GOAL: Copy out the following text about the song "Goodness Gracious" word for word, in full.

Single by Ellie Goulding

from the album Halcyon Days
- Released: 21 February 2014
- Recorded: 2013
- Studio: British Grove (London, England); Echo (Los Angeles, California);
- Genre: Electropop
- Length: 3:46
- Label: Polydor
- Songwriters: Greg Kurstin; Ellie Goulding; Nate Ruess;
- Producer: Greg Kurstin

Ellie Goulding singles chronology
| "How Long Will I Love You" (2013) | "Goodness Gracious" (2014) | "Beating Heart" (2014) |

Music video
- "Goodness Gracious" on YouTube

= Goodness Gracious =

2014 single by Ellie Goulding

"Goodness Gracious" is a song by the English singer Ellie Goulding from Halcyon Days (2013), the reissue of her second studio album, Halcyon (2012). The song was written by Greg Kurstin, Goulding and Nate Ruess. It was released on 21 February 2014 as the third and final single from the reissue.

==Background==
Goulding explained the meaning behind "Goodness Gracious" to Rolling Stone, saying, "I've been in situations where I knew someone wasn't right for me, yet I kept bringing them back", adding that the song "is about dissing yourself for not thinking straight and not being fair."

INFORMATION PROVIDED:

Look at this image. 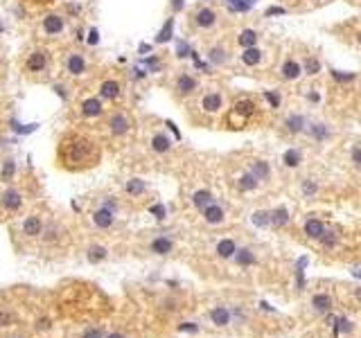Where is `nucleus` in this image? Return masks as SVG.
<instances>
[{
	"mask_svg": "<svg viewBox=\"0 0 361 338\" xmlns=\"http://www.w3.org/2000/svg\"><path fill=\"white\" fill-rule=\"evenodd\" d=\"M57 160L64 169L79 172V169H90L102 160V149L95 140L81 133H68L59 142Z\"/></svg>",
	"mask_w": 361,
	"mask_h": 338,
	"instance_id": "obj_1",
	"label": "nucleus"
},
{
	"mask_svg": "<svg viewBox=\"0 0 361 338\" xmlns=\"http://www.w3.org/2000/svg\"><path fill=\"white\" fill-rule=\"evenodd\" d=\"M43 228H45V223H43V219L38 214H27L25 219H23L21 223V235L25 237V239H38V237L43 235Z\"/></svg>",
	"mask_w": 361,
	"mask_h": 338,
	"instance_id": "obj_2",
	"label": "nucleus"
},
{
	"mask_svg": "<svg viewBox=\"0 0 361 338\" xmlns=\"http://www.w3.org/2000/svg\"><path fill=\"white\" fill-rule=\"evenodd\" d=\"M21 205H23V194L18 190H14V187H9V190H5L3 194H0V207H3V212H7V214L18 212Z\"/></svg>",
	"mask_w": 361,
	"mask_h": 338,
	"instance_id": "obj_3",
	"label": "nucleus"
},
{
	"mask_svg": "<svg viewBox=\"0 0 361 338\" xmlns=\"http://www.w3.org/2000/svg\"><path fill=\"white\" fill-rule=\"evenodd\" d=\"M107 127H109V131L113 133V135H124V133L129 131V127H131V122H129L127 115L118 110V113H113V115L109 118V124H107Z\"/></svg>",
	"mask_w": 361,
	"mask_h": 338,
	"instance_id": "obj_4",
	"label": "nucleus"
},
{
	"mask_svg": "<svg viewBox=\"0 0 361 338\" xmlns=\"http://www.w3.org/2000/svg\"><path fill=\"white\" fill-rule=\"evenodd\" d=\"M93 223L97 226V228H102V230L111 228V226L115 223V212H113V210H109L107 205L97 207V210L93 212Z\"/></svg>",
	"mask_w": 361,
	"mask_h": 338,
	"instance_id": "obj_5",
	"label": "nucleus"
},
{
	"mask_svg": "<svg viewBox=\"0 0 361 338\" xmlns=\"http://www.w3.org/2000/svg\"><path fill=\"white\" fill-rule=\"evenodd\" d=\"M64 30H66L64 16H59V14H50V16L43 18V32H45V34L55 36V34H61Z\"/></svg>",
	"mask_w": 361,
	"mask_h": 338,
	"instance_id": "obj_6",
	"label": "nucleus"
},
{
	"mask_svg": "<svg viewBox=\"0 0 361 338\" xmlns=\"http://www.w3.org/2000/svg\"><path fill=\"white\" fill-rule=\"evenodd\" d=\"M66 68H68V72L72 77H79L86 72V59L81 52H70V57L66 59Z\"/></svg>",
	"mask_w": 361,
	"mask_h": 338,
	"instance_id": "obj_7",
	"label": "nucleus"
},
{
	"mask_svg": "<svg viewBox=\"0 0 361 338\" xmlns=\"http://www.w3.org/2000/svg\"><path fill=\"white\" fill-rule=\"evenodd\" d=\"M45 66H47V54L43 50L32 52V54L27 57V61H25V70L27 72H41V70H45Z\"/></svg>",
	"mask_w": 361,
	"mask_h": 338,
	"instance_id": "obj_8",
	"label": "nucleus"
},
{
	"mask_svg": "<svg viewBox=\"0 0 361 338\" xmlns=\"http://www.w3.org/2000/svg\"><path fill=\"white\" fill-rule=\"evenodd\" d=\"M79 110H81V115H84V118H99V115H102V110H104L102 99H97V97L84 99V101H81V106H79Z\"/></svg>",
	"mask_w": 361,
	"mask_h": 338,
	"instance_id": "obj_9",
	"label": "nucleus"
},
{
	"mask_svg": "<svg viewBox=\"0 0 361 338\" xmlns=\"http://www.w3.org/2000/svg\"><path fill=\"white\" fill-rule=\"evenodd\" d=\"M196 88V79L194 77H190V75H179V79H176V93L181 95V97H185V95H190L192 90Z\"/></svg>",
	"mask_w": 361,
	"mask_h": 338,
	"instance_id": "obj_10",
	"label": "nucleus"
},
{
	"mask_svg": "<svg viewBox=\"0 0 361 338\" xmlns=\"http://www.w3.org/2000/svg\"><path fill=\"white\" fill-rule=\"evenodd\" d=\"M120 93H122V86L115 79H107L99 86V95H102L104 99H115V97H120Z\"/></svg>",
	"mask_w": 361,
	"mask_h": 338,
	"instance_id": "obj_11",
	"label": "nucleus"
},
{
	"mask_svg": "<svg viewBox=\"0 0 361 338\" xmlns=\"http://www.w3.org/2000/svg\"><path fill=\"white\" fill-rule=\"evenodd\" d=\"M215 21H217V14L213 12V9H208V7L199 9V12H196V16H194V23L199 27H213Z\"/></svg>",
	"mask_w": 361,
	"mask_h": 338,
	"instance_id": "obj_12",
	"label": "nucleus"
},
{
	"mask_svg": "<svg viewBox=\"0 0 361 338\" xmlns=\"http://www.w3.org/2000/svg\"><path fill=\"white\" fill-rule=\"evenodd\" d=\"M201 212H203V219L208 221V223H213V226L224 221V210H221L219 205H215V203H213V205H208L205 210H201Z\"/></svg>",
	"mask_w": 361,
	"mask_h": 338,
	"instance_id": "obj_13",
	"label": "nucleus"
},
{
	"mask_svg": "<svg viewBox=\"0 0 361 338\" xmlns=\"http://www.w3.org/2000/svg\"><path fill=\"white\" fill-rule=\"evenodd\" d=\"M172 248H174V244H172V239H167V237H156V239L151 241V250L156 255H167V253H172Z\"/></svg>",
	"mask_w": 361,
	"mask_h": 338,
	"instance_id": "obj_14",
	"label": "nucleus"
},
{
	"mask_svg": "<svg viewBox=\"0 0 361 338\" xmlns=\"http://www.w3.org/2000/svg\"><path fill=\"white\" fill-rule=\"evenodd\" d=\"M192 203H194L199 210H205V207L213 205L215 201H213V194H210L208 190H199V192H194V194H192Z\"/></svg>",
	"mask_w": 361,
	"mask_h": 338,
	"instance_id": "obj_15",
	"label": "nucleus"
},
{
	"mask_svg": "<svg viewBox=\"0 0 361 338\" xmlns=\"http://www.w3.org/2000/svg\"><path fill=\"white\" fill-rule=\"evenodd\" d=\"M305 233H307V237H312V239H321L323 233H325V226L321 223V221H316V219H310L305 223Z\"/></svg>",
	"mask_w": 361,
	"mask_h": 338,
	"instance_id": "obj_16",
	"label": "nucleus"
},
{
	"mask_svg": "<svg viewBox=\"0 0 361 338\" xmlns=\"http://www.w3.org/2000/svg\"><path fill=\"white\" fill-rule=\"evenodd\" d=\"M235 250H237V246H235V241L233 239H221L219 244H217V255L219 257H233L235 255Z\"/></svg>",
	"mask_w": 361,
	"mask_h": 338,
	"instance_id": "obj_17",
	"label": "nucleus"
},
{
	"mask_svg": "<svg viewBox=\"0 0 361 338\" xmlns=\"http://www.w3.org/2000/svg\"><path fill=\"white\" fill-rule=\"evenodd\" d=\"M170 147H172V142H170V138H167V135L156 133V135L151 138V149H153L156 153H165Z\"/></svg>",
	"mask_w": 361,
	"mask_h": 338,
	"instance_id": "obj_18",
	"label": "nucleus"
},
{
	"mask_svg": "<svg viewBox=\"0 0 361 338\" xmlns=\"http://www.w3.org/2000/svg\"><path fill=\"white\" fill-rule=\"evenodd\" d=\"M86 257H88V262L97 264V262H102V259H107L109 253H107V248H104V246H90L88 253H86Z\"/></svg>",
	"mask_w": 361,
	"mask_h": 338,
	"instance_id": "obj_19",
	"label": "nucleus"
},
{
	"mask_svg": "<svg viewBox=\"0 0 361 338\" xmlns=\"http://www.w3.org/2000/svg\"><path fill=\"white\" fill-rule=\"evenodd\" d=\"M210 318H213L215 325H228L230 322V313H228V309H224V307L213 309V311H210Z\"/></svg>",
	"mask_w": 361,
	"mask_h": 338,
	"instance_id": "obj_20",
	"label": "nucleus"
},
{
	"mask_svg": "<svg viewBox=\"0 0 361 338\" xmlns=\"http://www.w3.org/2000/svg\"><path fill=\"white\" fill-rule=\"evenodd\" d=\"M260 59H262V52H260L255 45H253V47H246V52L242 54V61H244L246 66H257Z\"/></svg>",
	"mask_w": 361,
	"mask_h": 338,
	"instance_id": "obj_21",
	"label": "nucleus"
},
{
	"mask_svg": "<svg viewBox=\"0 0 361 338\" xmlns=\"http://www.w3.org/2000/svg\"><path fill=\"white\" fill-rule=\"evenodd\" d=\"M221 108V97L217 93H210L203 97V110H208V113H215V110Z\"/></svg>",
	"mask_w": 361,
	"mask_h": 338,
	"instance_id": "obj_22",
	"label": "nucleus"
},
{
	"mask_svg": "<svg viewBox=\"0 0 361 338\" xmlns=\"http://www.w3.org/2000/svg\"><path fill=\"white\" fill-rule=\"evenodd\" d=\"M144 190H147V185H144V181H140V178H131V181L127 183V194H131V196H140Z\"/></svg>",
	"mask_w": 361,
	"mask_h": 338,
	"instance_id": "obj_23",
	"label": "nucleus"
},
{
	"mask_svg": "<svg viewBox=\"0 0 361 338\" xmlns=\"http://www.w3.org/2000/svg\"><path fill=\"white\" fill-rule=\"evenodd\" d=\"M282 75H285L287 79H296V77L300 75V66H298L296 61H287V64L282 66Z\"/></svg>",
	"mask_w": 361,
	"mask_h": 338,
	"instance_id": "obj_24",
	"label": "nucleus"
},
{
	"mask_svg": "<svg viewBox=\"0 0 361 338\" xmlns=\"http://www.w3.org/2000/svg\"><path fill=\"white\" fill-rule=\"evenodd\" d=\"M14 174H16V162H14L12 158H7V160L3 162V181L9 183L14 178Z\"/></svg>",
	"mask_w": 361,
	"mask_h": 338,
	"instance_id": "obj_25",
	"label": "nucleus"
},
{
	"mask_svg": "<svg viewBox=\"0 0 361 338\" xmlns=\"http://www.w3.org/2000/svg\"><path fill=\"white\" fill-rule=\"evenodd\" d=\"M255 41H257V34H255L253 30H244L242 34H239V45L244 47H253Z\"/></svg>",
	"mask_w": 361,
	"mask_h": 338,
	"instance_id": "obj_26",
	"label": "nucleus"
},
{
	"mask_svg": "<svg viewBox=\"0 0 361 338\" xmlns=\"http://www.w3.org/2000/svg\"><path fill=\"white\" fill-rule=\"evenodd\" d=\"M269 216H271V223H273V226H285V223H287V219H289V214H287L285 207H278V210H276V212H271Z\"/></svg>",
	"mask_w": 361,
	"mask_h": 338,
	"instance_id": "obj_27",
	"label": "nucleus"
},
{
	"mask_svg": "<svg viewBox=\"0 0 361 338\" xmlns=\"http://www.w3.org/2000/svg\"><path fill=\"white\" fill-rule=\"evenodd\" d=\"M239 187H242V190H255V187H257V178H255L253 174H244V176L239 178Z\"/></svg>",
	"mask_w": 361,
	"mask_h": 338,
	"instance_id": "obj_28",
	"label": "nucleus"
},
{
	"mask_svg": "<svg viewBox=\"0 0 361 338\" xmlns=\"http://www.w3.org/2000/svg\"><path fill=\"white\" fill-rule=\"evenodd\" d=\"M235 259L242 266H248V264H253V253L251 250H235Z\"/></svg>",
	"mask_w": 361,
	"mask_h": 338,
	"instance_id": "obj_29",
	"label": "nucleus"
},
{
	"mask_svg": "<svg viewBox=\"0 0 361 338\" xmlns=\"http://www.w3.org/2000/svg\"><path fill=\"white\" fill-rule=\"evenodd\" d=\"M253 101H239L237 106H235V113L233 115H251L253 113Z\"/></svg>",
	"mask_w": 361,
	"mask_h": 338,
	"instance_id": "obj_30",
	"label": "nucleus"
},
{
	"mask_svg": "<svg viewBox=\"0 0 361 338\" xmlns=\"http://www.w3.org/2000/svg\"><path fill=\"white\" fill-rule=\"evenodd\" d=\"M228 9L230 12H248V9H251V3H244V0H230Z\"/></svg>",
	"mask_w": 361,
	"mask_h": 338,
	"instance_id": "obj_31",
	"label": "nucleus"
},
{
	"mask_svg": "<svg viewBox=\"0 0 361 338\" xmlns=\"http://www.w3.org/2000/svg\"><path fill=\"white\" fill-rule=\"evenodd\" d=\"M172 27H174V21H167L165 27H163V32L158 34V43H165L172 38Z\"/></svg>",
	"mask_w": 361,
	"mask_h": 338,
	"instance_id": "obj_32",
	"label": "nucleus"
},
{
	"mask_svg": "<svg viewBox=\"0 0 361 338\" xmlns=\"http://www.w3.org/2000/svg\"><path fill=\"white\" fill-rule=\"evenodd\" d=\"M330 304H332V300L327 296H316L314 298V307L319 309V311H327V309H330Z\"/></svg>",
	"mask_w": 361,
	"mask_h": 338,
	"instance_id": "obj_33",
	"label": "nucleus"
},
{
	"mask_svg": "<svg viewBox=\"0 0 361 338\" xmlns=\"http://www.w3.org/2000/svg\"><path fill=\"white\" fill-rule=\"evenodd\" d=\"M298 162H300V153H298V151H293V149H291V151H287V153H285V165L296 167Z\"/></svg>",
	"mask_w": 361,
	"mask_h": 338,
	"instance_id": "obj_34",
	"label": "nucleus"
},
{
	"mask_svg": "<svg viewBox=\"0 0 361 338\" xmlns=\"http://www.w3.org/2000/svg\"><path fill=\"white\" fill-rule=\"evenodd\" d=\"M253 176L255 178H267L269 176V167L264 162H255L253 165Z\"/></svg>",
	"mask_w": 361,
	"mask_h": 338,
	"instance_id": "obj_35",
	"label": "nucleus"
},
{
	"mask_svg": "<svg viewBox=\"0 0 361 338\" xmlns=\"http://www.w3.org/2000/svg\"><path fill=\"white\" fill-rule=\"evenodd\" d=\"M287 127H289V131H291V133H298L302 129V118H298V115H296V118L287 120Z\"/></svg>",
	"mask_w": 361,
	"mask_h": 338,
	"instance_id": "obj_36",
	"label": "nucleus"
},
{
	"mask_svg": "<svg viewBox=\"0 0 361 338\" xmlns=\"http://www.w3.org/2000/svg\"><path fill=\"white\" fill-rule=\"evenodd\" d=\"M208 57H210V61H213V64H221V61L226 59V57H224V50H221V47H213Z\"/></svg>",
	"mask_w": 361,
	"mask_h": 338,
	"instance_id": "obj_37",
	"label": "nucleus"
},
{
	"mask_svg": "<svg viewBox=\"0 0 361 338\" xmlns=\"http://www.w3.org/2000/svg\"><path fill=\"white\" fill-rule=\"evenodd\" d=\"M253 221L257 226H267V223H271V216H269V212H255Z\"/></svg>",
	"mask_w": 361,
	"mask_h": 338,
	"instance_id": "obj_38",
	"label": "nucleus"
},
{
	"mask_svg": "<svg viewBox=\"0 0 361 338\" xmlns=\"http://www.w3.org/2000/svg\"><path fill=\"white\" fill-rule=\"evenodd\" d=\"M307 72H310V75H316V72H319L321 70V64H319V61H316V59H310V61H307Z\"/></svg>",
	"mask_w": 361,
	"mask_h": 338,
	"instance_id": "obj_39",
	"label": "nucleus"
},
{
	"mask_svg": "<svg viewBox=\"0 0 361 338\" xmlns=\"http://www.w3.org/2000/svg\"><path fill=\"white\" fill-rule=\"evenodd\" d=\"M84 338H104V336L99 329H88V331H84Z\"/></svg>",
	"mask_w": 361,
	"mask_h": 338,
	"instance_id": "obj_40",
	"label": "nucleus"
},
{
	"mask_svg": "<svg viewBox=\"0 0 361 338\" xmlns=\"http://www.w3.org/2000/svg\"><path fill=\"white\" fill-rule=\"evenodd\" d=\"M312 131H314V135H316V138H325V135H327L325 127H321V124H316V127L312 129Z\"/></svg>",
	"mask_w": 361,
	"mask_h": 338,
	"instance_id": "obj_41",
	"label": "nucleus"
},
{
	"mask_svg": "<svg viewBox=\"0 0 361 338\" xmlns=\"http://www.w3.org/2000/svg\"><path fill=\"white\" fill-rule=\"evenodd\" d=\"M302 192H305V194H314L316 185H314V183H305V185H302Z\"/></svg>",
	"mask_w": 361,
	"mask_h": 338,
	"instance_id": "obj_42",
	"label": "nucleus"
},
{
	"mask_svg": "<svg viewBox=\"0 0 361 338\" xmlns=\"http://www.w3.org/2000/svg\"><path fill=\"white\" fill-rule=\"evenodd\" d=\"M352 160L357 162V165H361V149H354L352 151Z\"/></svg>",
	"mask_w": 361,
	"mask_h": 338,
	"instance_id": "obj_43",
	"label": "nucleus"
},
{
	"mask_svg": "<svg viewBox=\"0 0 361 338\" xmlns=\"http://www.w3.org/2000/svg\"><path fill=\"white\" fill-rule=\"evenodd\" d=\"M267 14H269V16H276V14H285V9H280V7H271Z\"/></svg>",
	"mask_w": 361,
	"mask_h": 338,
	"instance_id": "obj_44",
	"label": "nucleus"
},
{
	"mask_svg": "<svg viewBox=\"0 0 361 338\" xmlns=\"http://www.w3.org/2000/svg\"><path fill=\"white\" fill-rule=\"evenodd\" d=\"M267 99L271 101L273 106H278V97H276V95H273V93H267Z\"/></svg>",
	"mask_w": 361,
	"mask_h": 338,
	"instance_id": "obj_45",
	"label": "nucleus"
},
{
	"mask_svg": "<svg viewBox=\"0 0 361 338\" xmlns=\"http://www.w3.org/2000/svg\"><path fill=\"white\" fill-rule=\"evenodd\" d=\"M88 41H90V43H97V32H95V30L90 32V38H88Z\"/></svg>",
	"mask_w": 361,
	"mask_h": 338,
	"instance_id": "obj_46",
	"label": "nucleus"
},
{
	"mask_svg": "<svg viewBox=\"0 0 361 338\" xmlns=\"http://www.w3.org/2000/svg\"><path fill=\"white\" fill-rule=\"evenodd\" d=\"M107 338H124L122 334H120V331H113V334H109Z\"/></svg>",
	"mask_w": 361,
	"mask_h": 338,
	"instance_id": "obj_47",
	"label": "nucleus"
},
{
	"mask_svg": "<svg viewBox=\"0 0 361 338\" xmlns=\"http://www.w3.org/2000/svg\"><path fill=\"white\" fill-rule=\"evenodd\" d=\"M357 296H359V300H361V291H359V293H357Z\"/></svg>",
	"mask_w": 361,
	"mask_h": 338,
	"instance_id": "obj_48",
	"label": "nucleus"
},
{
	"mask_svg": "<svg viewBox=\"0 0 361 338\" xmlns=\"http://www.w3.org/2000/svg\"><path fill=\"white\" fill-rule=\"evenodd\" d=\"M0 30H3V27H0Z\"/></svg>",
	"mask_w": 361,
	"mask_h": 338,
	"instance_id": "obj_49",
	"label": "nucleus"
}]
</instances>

WRITTEN SOLUTION:
Single by Ellie Goulding

from the album Halcyon Days
- Released: 21 February 2014
- Recorded: 2013
- Studio: British Grove (London, England); Echo (Los Angeles, California);
- Genre: Electropop
- Length: 3:46
- Label: Polydor
- Songwriters: Greg Kurstin; Ellie Goulding; Nate Ruess;
- Producer: Greg Kurstin

Ellie Goulding singles chronology
| "How Long Will I Love You" (2013) | "Goodness Gracious" (2014) | "Beating Heart" (2014) |

Music video
- "Goodness Gracious" on YouTube

= Goodness Gracious =

2014 single by Ellie Goulding

"Goodness Gracious" is a song by the English singer Ellie Goulding from Halcyon Days (2013), the reissue of her second studio album, Halcyon (2012). The song was written by Greg Kurstin, Goulding and Nate Ruess. It was released on 21 February 2014 as the third and final single from the reissue.

==Background==
Goulding explained the meaning behind "Goodness Gracious" to Rolling Stone, saying, "I've been in situations where I knew someone wasn't right for me, yet I kept bringing them back", adding that the song "is about dissing yourself for not thinking straight and not being fair."